== Materi yang diberikan

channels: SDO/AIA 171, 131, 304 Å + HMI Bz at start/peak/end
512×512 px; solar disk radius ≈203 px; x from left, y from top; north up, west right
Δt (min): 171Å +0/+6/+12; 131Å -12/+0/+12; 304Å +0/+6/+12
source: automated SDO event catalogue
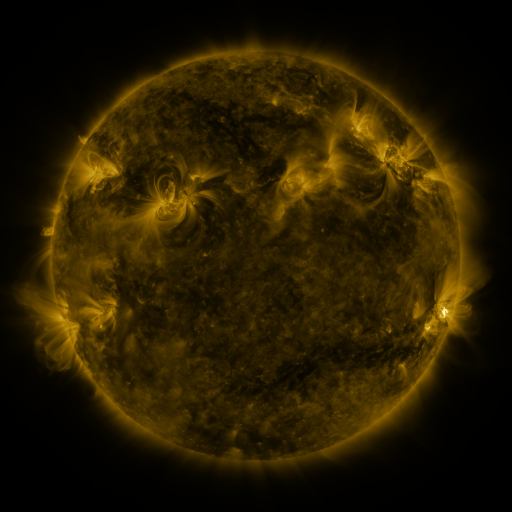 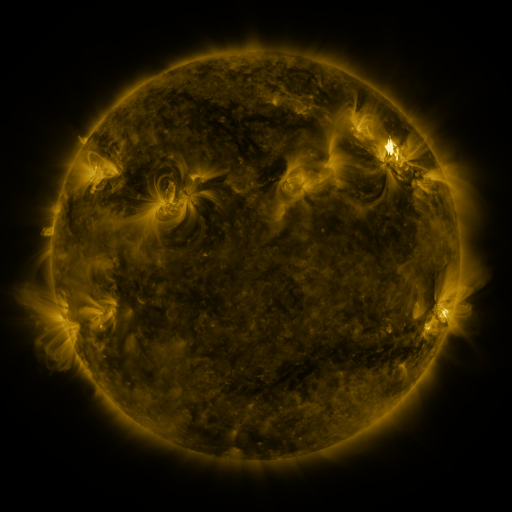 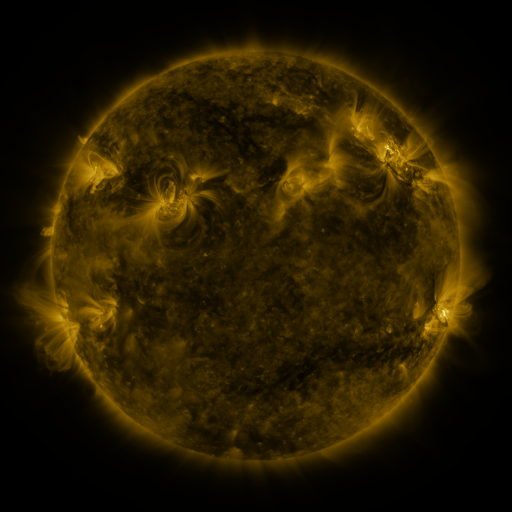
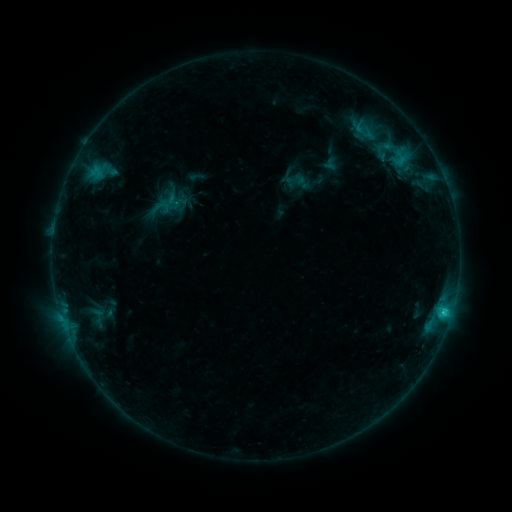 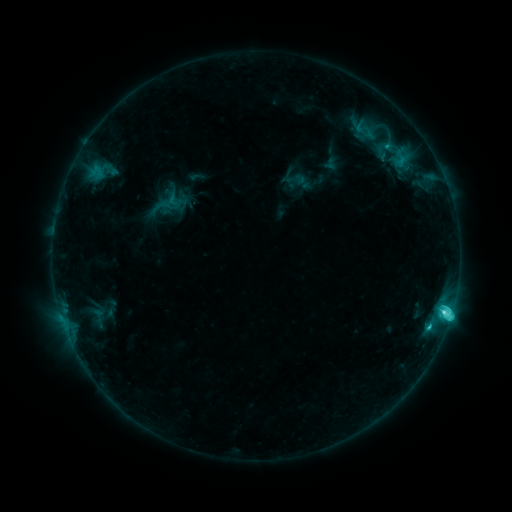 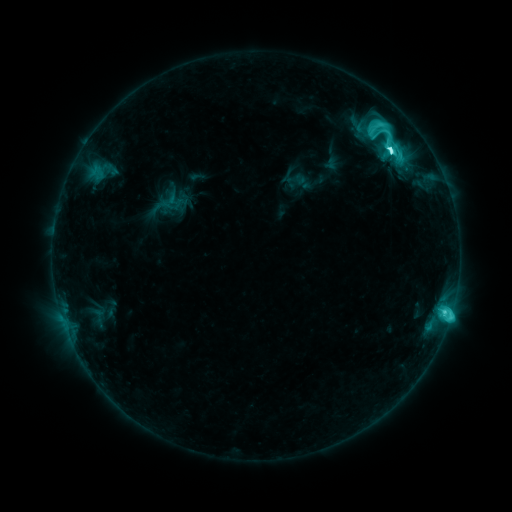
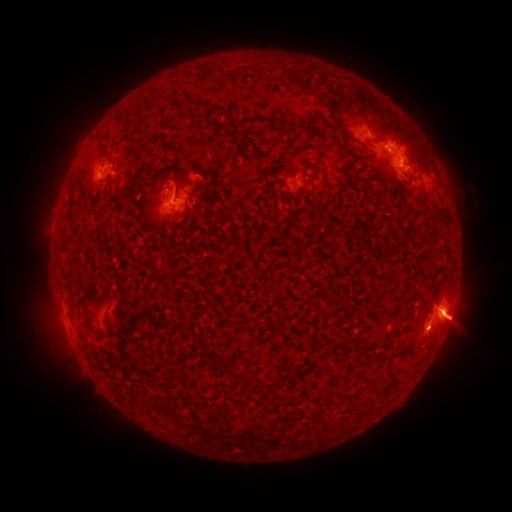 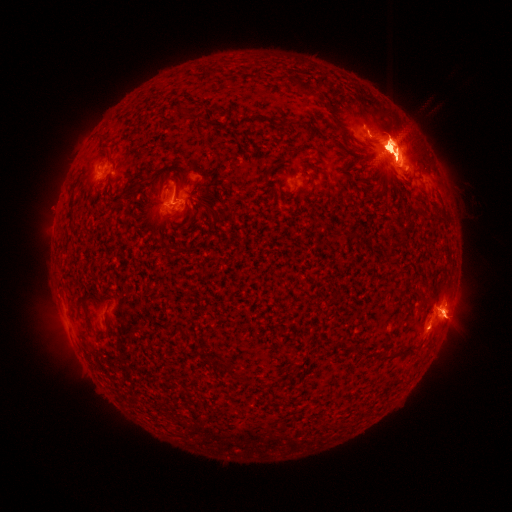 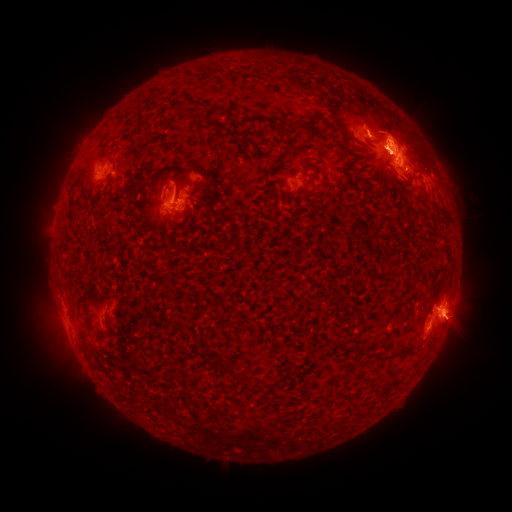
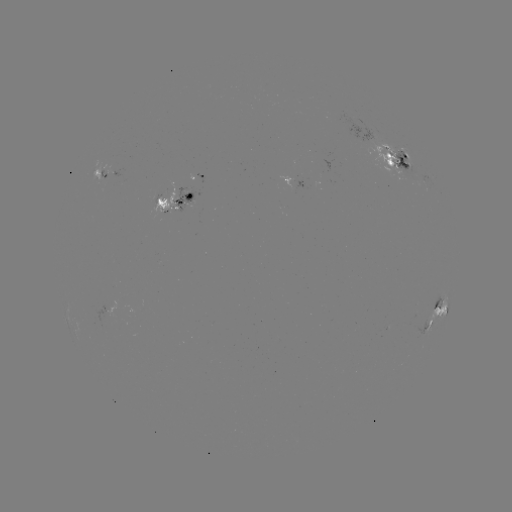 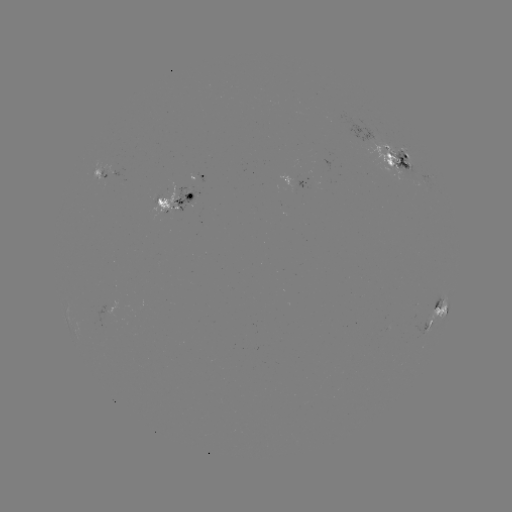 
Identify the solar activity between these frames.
eruption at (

====

### Tujuan
Tuliskan ulang seluruh baris materi di atas dalam bentuk daftar bernomor tanpa baris kosong. Gambar tidak perlu dimasukkan ke dalam jawaban.

### Jawaban lengkap
1. channels: SDO/AIA 171, 131, 304 Å + HMI Bz at start/peak/end
2. 512×512 px; solar disk radius ≈203 px; x from left, y from top; north up, west right
3. Δt (min): 171Å +0/+6/+12; 131Å -12/+0/+12; 304Å +0/+6/+12
4. source: automated SDO event catalogue
5. Identify the solar activity between these frames.
6. eruption at (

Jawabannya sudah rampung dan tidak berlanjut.